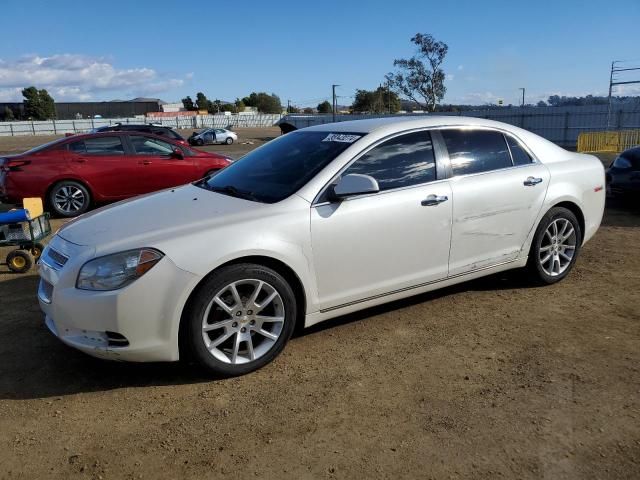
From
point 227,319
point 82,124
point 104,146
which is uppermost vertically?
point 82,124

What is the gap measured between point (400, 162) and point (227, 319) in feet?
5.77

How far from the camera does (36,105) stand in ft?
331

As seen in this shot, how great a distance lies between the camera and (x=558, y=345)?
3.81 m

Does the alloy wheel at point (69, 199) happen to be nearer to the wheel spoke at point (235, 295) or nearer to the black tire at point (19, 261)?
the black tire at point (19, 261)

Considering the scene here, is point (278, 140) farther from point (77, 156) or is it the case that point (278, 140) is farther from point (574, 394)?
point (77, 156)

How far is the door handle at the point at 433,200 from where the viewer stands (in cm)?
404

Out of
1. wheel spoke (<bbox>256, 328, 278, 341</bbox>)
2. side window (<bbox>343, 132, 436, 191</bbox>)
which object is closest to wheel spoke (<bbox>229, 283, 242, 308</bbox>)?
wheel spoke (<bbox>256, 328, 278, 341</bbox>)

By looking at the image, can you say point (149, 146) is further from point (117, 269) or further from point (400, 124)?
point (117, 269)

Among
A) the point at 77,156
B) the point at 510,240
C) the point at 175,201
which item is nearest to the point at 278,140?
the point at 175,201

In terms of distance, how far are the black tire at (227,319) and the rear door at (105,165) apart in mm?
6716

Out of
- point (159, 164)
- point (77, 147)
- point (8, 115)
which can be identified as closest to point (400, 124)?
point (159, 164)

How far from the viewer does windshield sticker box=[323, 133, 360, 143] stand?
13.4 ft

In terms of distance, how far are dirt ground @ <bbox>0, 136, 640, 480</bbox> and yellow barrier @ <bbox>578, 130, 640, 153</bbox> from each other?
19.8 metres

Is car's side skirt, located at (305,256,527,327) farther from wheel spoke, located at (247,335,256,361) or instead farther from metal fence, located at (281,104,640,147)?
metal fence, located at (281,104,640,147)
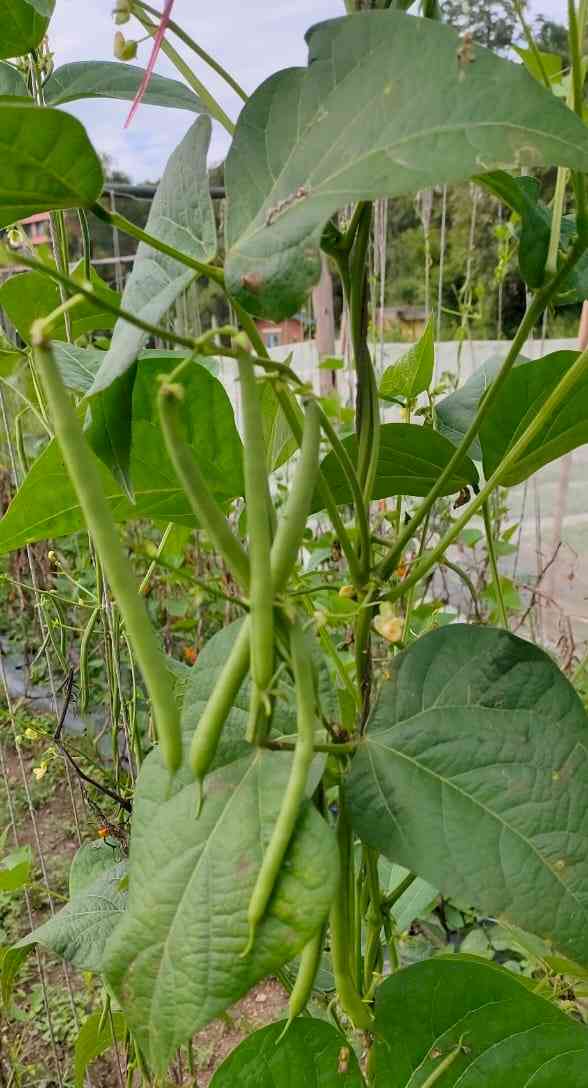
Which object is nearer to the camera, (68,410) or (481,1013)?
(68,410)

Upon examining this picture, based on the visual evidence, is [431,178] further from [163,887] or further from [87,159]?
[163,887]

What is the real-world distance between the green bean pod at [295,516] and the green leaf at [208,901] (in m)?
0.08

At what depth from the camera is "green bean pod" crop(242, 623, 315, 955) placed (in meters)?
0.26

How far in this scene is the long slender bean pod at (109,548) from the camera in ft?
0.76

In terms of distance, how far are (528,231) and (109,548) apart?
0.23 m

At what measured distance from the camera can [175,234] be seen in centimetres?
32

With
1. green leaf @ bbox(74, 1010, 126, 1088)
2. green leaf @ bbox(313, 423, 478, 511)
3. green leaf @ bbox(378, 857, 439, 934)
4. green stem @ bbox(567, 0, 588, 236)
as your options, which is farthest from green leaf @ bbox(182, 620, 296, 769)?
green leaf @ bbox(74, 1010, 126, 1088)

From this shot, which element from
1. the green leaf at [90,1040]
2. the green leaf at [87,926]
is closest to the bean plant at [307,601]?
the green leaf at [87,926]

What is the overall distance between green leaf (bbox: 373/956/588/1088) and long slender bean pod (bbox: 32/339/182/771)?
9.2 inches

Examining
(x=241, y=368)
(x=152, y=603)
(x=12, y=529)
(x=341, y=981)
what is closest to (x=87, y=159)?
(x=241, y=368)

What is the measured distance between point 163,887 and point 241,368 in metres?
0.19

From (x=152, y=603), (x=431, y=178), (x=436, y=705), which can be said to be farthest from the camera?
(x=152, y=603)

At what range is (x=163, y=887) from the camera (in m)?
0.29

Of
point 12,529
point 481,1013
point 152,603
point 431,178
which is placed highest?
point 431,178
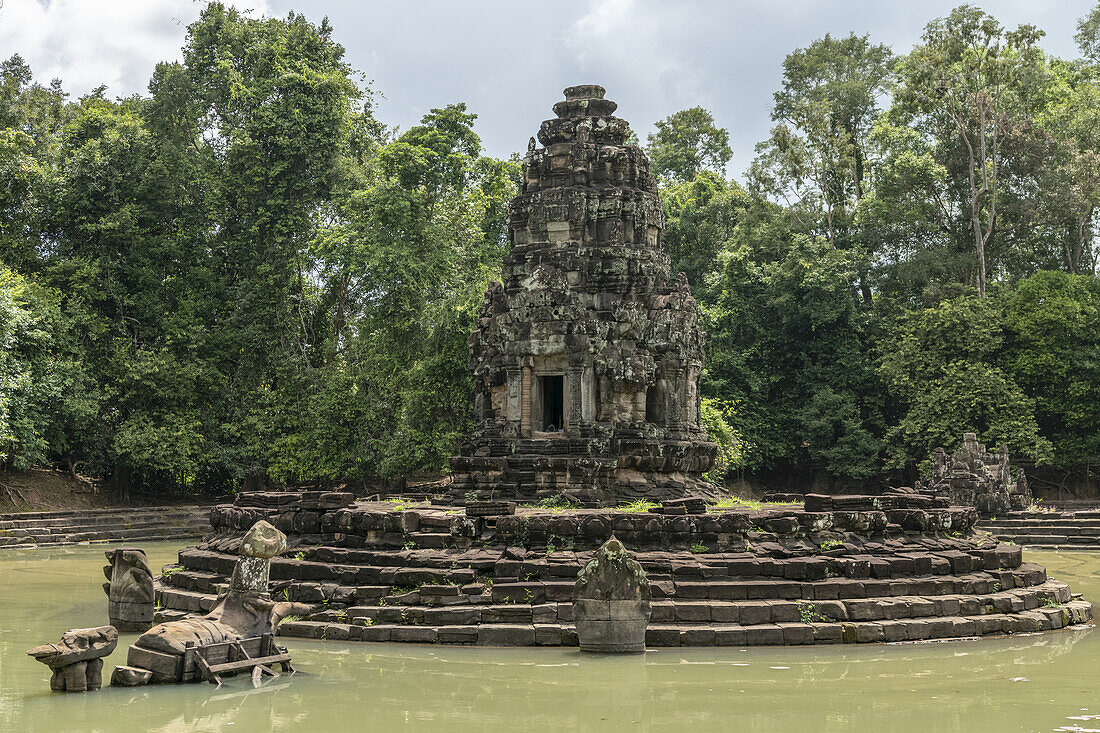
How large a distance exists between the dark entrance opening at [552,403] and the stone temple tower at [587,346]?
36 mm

────────────────

Switch every "camera" in the items above to "lens" and write all the items out again with nothing else changed. Leave the pictures out of your answer.

ANSWER BELOW:
From
point 227,319
point 82,124
point 104,146
which is uppermost vertically?
point 82,124

What is the gap measured between point (400, 162) and point (227, 319) in feet?
5.77

How far from the lens does (36,105) stand in ft?
331

As seen in this shot, how great a distance lies between the lens and (x=558, y=345)?
3.81 m

Does the alloy wheel at point (69, 199) happen to be nearer to the wheel spoke at point (235, 295) or nearer to the black tire at point (19, 261)?
the black tire at point (19, 261)

Considering the scene here, is point (278, 140) farther from point (77, 156) or is it the case that point (278, 140) is farther from point (574, 394)?
point (77, 156)

How far is the door handle at the point at 433,200 from where the viewer stands (in cm)?
404

Out of
1. wheel spoke (<bbox>256, 328, 278, 341</bbox>)
2. side window (<bbox>343, 132, 436, 191</bbox>)
which object is closest to wheel spoke (<bbox>229, 283, 242, 308</bbox>)?
wheel spoke (<bbox>256, 328, 278, 341</bbox>)

By looking at the image, can you say point (149, 146) is further from point (117, 269) or further from point (400, 124)?
point (117, 269)

Among
A) the point at 77,156
B) the point at 510,240
C) the point at 175,201
which item is nearest to the point at 278,140?
the point at 175,201

In terms of distance, how far are the black tire at (227,319) and the rear door at (105,165) apart in mm?
6716

Out of
- point (159, 164)
- point (77, 147)
- point (8, 115)
which can be identified as closest to point (400, 124)?
point (159, 164)

How far from the viewer does windshield sticker box=[323, 133, 360, 143] stand?
13.4 ft

In terms of distance, how far are dirt ground @ <bbox>0, 136, 640, 480</bbox> and yellow barrier @ <bbox>578, 130, 640, 153</bbox> from each other?
19.8 metres

Is car's side skirt, located at (305,256,527,327) farther from wheel spoke, located at (247,335,256,361) or instead farther from metal fence, located at (281,104,640,147)?
metal fence, located at (281,104,640,147)
Which object is nearer to the lens, (68,410) or (481,1013)?
(68,410)

Upon examining this picture, based on the visual evidence, is [431,178] further from [163,887] or further from [87,159]?
[163,887]

What is the real-world distance between the green bean pod at [295,516] and the green leaf at [208,901] (in m)?
0.08

At what depth from the lens is "green bean pod" crop(242, 623, 315, 955) placed (in meters)?
0.26

How far in this scene is the long slender bean pod at (109,548) from the lens in ft?
0.76

In terms of distance, how far are (528,231) and (109,548) apart?
0.23 m

At what measured distance from the lens can [175,234] be seen in centimetres?
32

With
1. green leaf @ bbox(74, 1010, 126, 1088)
2. green leaf @ bbox(313, 423, 478, 511)
3. green leaf @ bbox(378, 857, 439, 934)
4. green stem @ bbox(567, 0, 588, 236)
as your options, which is farthest from green leaf @ bbox(182, 620, 296, 769)?
green leaf @ bbox(74, 1010, 126, 1088)

From this shot, which element from
1. the green leaf at [90,1040]
2. the green leaf at [87,926]
is closest to the bean plant at [307,601]?
the green leaf at [87,926]

What is the overall distance between green leaf (bbox: 373/956/588/1088) and long slender bean pod (bbox: 32/339/182/771)?
9.2 inches

Examining
(x=241, y=368)
(x=152, y=603)
(x=12, y=529)
(x=341, y=981)
what is closest to (x=87, y=159)?
(x=241, y=368)

What is the measured distance between point 163,887 and point 241,368 in metres?
0.19

From (x=152, y=603), (x=431, y=178), (x=436, y=705), which can be said to be farthest from the lens?
(x=152, y=603)

At what range is (x=163, y=887) from the lens (in m)?
0.29

Of
point 12,529
point 481,1013
point 152,603
point 431,178
which is placed highest?
point 431,178
How large a distance exists between the dark entrance opening at [552,403] and the stone temple tower at [587,346]?
36 mm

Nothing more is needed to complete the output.